- _YOUR GOAL_
Filter the data for lines with the word "volunteers", then copy every line so identified.

== RECORD SET ==

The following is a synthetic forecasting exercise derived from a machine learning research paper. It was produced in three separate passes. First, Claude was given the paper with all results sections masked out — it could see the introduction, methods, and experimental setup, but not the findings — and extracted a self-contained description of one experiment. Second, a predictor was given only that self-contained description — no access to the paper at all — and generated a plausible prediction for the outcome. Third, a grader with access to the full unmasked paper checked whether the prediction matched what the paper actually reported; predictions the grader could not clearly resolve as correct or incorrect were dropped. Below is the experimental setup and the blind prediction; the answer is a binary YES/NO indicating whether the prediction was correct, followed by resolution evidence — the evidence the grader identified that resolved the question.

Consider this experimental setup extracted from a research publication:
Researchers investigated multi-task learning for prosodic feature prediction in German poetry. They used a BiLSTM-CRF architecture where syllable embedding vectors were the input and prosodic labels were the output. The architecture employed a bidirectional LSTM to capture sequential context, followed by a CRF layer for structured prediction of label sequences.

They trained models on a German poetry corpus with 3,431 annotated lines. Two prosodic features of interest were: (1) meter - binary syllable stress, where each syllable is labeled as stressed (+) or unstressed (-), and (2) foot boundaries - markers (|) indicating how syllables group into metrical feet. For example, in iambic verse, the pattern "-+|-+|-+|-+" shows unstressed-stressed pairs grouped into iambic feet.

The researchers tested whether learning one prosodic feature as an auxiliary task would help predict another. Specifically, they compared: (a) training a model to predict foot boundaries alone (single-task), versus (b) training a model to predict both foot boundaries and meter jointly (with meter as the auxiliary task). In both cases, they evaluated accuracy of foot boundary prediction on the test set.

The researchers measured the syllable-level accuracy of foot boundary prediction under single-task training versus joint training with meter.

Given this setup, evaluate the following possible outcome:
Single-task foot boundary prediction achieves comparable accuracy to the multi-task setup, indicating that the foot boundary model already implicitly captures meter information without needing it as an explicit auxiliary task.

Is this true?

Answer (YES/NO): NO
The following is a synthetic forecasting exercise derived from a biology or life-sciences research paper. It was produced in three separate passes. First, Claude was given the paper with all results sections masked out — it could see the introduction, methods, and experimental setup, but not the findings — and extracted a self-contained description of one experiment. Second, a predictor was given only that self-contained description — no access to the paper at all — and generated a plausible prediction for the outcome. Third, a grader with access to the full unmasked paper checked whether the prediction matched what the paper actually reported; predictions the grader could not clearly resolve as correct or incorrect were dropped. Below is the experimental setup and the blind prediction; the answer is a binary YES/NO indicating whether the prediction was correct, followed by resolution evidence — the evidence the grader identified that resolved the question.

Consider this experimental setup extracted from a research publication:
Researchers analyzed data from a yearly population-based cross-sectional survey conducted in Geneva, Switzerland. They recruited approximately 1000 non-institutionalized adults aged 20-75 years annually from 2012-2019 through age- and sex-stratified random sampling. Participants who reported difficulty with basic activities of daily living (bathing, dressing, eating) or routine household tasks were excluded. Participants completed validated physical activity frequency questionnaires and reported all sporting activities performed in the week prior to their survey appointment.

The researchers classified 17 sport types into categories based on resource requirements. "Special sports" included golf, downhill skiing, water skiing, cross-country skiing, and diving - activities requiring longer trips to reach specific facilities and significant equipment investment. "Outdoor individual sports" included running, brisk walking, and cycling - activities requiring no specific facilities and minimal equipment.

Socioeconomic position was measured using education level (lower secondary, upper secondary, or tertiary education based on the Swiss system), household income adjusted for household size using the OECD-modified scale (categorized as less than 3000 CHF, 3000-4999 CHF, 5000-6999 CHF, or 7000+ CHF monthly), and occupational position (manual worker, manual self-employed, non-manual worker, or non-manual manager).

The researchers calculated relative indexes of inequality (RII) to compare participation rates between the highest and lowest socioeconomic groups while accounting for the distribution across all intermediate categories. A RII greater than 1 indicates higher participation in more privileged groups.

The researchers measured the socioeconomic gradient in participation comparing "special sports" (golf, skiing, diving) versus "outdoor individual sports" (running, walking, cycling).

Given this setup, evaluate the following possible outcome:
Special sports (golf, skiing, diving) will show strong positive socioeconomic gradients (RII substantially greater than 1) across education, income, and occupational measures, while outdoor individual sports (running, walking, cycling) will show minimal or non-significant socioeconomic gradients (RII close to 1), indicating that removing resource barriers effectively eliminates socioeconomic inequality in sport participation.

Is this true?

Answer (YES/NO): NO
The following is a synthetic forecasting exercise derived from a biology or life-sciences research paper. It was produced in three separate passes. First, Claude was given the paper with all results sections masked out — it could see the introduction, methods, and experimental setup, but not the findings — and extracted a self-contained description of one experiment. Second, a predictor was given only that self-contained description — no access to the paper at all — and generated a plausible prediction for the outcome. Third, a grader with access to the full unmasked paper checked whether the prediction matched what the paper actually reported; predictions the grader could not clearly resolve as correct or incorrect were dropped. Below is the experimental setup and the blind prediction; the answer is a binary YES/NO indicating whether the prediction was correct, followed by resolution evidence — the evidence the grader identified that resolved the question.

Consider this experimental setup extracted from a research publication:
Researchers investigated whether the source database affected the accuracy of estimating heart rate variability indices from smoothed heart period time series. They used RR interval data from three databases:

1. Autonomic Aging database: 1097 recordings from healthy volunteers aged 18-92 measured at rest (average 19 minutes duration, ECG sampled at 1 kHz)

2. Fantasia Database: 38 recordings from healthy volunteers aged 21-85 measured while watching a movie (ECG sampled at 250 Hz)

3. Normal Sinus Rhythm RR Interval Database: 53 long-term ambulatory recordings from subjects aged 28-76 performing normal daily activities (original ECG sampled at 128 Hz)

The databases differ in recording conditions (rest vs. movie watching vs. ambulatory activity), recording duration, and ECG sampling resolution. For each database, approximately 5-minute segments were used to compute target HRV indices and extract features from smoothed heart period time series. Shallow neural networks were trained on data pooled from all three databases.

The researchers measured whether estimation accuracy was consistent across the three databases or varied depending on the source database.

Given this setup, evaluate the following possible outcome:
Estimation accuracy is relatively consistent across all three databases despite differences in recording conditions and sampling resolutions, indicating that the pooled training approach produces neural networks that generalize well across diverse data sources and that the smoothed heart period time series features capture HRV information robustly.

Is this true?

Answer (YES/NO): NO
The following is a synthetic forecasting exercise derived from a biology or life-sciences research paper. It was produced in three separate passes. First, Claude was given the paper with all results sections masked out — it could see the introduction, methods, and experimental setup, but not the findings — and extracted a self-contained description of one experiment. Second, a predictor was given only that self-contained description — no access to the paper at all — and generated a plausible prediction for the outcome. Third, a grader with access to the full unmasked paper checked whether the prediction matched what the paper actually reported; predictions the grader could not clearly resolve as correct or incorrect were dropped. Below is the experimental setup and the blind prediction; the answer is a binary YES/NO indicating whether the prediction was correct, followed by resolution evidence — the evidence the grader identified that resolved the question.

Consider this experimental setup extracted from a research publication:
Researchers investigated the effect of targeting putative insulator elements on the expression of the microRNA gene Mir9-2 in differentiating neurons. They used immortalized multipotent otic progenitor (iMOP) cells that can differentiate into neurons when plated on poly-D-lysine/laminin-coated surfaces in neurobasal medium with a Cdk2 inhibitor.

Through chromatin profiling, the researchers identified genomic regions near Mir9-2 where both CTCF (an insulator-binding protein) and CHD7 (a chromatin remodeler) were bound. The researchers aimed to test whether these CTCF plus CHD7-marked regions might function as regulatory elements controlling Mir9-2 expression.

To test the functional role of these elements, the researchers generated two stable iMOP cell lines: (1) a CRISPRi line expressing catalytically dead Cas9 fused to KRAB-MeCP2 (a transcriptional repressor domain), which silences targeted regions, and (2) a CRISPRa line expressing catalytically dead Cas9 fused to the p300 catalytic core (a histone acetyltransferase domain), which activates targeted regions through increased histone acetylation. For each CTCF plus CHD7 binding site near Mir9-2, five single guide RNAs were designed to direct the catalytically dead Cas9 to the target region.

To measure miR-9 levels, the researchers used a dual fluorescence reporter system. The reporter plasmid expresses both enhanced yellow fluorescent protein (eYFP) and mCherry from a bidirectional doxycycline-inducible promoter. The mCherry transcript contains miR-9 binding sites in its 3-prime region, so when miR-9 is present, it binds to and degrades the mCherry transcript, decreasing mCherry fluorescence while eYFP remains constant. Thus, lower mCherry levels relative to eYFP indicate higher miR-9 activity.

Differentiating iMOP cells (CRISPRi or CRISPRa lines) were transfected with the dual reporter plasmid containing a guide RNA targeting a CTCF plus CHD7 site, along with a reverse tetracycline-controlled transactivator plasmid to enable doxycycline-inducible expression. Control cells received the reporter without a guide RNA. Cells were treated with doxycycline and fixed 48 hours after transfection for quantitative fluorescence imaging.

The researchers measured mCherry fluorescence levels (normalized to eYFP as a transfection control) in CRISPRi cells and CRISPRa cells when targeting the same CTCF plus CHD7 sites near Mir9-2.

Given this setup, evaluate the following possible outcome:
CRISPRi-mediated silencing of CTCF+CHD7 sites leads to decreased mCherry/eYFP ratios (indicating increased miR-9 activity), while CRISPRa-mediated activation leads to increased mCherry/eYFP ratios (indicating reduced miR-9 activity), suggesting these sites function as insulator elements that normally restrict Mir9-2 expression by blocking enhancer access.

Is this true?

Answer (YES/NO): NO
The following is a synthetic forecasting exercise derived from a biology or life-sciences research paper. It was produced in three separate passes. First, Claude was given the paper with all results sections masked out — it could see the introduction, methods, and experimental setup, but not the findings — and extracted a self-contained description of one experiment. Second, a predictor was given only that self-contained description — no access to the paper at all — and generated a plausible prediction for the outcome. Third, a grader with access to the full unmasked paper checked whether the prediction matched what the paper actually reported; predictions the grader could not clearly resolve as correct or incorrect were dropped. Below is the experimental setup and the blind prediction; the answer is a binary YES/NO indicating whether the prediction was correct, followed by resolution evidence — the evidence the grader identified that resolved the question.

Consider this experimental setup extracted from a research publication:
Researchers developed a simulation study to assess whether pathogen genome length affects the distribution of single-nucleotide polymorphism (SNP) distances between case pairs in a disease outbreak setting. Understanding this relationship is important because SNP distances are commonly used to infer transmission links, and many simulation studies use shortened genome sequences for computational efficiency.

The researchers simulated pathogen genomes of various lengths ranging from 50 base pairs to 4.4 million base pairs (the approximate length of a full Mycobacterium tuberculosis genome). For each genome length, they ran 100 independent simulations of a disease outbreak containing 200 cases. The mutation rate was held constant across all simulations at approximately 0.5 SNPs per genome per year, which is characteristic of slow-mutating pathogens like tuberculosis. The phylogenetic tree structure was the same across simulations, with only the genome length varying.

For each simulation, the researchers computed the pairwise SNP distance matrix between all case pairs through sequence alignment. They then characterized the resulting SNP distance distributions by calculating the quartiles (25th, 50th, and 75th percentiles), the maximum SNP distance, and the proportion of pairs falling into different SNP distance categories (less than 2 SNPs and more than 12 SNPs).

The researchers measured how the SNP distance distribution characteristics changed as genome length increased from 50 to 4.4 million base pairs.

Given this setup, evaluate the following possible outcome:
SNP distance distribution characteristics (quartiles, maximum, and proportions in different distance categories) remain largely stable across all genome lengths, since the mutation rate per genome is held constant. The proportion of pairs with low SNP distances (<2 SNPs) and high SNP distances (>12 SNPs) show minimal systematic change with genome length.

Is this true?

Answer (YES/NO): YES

===

- _TASK RESPONSE_
1. Autonomic Aging database: 1097 recordings from healthy volunteers aged 18-92 measured at rest (average 19 minutes duration, ECG sampled at 1 kHz)
2. Fantasia Database: 38 recordings from healthy volunteers aged 21-85 measured while watching a movie (ECG sampled at 250 Hz)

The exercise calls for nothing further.